Next week, BHP Group Ltd (ASX: BHP) shares will be in focus when the mining giant releases its latest quarterly update.
Ahead of the release, let's take a look to see what the market is expecting from the Big Australian on 18 October.
BHP quarterly update preview
According to a note out of Goldman Sachs, it is expecting BHP to report production declines across the board during the first quarter of FY 2024.
From the miner's copper operations, the broker has pencilled in production of 439Mt, which is down 8% quarter on quarter. The consensus is a little more positive and expects copper production to come in at 450Mt for the three months.

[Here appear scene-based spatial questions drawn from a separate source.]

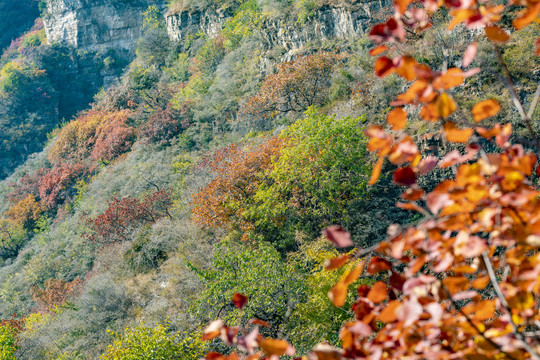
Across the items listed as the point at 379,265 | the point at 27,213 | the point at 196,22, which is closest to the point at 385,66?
the point at 379,265

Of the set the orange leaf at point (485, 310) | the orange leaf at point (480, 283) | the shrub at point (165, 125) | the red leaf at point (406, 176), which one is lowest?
the shrub at point (165, 125)

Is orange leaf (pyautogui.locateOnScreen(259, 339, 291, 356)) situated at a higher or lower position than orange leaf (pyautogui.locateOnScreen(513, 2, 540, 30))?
lower

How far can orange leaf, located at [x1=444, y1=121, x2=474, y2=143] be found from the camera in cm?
105

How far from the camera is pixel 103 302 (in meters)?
10.8

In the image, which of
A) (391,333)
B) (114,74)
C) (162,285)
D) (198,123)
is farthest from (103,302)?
(114,74)

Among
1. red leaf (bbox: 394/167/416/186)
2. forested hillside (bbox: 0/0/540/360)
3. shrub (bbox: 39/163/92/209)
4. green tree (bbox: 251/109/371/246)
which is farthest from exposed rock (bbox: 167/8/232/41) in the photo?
red leaf (bbox: 394/167/416/186)

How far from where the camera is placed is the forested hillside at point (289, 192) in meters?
1.04

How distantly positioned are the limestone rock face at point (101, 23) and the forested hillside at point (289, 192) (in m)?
5.02

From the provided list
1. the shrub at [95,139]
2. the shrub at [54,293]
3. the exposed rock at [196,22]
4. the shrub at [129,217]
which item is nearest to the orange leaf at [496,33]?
the shrub at [129,217]

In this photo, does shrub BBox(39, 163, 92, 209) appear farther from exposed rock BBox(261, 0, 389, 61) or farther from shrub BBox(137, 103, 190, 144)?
exposed rock BBox(261, 0, 389, 61)

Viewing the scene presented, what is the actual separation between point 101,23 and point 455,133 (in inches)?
1713

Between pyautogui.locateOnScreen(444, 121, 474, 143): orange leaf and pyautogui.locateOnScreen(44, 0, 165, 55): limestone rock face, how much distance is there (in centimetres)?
4137

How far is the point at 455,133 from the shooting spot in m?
1.06

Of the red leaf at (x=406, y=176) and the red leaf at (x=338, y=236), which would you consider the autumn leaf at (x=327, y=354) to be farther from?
the red leaf at (x=406, y=176)
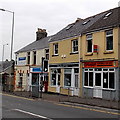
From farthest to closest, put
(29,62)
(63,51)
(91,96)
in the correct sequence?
(29,62) → (63,51) → (91,96)

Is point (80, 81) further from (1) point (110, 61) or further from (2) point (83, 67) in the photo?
(1) point (110, 61)

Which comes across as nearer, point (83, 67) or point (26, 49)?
point (83, 67)

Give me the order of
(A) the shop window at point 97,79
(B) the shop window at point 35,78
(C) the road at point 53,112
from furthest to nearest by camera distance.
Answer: (B) the shop window at point 35,78 → (A) the shop window at point 97,79 → (C) the road at point 53,112

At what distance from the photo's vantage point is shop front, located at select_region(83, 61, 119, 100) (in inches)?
705

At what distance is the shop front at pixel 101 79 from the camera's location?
1790 cm

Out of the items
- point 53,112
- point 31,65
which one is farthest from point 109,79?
point 31,65

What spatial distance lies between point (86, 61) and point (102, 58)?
6.35 feet

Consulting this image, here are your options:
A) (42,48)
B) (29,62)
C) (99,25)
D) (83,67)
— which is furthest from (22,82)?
(99,25)

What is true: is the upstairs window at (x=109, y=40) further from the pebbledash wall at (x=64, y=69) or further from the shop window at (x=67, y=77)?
the shop window at (x=67, y=77)

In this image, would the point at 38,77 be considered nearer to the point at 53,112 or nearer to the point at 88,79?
the point at 88,79

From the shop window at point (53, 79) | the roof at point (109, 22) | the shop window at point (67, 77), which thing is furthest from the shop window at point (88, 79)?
the shop window at point (53, 79)

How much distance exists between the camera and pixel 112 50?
19.1m

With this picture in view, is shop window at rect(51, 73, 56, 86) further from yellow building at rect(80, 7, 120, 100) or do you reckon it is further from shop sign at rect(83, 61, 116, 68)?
shop sign at rect(83, 61, 116, 68)

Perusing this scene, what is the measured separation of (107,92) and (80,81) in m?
4.28
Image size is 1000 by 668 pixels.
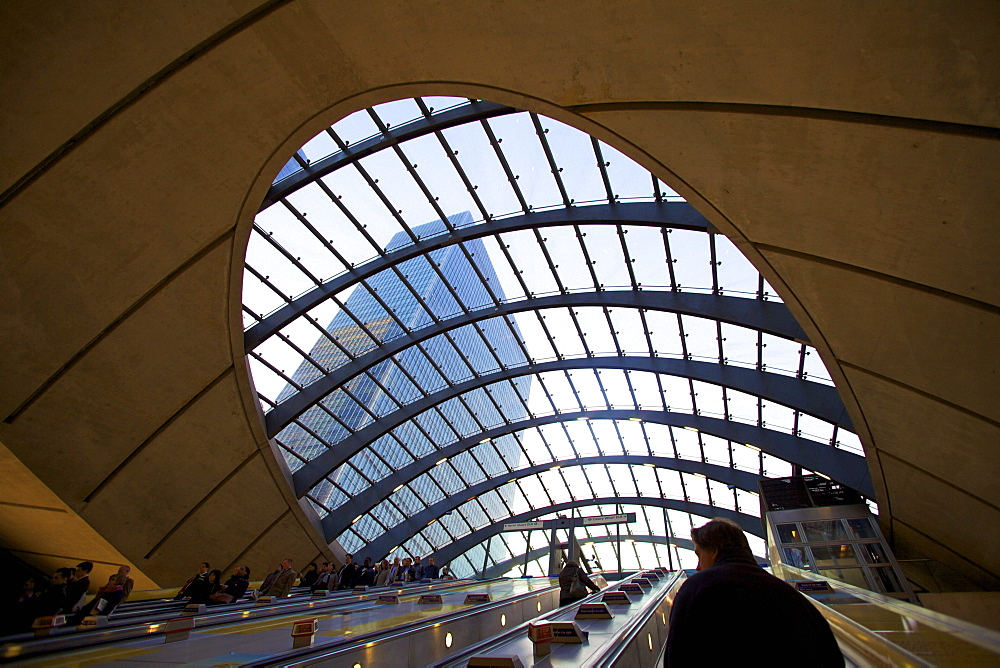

As for its key iron ore operations, Goldman is forecasting production of 68.8Mt. This represents a quarter on quarter decline of 3%. Though, once again, the market is expecting a stronger result, with the consensus estimate implying a modest quarter on quarter lift in production to 71.6Mt.
Finally, Goldman believes that met coal and nickel production could disappoint with 16% and 19% declines quarter on quarter, respectively. This will mean met coal production of 71.Mt (versus consensus 7.4Mt) and nickel production of 17.9kt (versus consensus 19.6kt).
Are BHP shares a buy?
Despite forecasting below-consensus production from the mining giant, Goldman still has a buy rating and a $46.50 price target on BHP's shares. This implies a modest upside of 3.3% from current levels.
Elsewhere, the team at Morgans is more bullish and has a buy rating and a $50 price target on its shares. This suggests a more appealing 11% return over the next 12 months.
In addition, both brokers are forecasting attractive dividend yields in FY 2024. Goldman expects a 4.35% yield and Morgans expects a 6.3% yield.